MS-DARTS: Mean-Shift Based Differentiable Architecture Search
This addresses a specific bottleneck in Auto-ML for researchers and practitioners by improving the stability and accuracy of a widely-used NAS method, though it is incremental as it builds directly on DARTS.
The paper tackles the stabilization issues in Differentiable Architecture Search (DARTS) during discretization, which cause performance decline, by proposing MS-DARTS using mean-shift based sampling and perturbation to smooth the loss landscape, resulting in higher performance on CIFAR-10, CIFAR-100, and ImageNet with reduced search cost.

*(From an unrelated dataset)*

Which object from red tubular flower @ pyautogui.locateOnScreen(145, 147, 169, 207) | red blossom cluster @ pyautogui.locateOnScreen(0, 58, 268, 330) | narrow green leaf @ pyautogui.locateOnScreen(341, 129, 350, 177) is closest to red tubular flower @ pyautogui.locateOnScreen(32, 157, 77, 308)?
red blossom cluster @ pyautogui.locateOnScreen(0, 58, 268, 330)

Differentiable Architecture Search (DARTS) is an effective continuous relaxation-based network architecture search (NAS) method with low search cost. It has attracted significant attentions in Auto-ML research and becomes one of the most useful paradigms in NAS. Although DARTS can produce superior efficiency over traditional NAS approaches with better control of complex parameters, oftentimes it suffers from stabilization issues in producing deteriorating architectures when discretizing the continuous architecture. We observed considerable loss of validity causing dramatic decline in performance at this final discretization step of DARTS. To address this issue, we propose a Mean-Shift based DARTS (MS-DARTS) to improve stability based on sampling and perturbation. Our approach can improve bot the stability and accuracy of DARTS, by smoothing the loss landscape and sampling architecture parameters within a suitable bandwidth. We investigate the convergence of our mean-shift approach, together with the effects of bandwidth selection that affects stability and accuracy. Evaluations performed on CIFAR-10, CIFAR-100, and ImageNet show that MS-DARTS archives higher performance over other state-of-the-art NAS methods with reduced search cost.